SUPPLIED MATERIAL:
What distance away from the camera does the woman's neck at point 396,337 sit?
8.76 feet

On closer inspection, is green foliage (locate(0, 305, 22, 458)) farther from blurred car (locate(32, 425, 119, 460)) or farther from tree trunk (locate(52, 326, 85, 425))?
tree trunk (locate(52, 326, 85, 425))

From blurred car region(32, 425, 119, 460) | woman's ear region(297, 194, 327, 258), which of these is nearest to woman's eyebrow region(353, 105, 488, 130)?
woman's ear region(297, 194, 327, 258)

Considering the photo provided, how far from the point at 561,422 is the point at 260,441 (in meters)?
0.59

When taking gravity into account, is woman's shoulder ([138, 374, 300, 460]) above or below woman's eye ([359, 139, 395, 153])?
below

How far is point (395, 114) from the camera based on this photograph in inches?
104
==
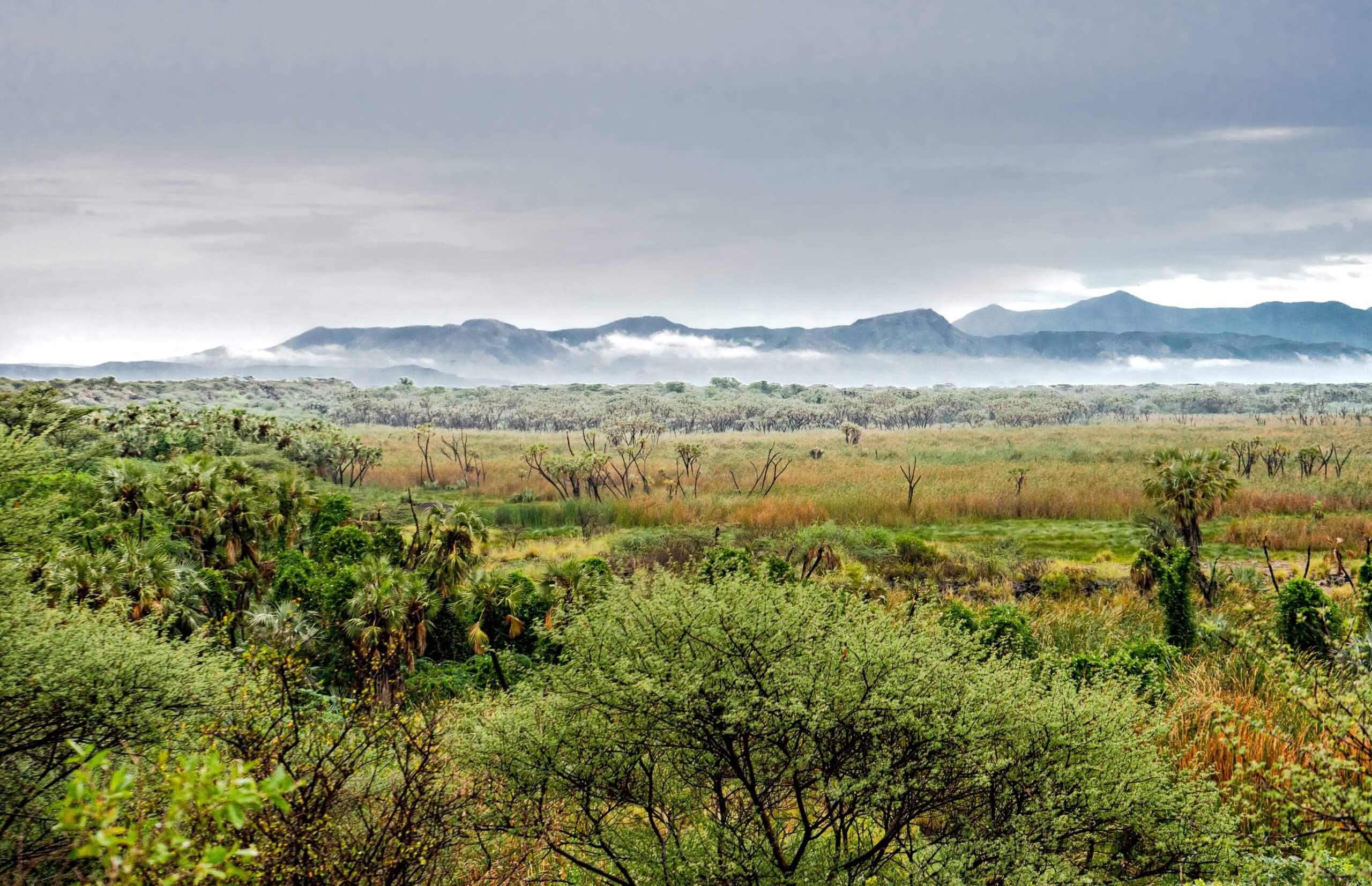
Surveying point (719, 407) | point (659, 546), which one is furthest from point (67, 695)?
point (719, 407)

SET EXERCISE: How many lines of the data above contain the string "below"? Case counts. Reply with only the number.

COMPLETE OUTPUT: 2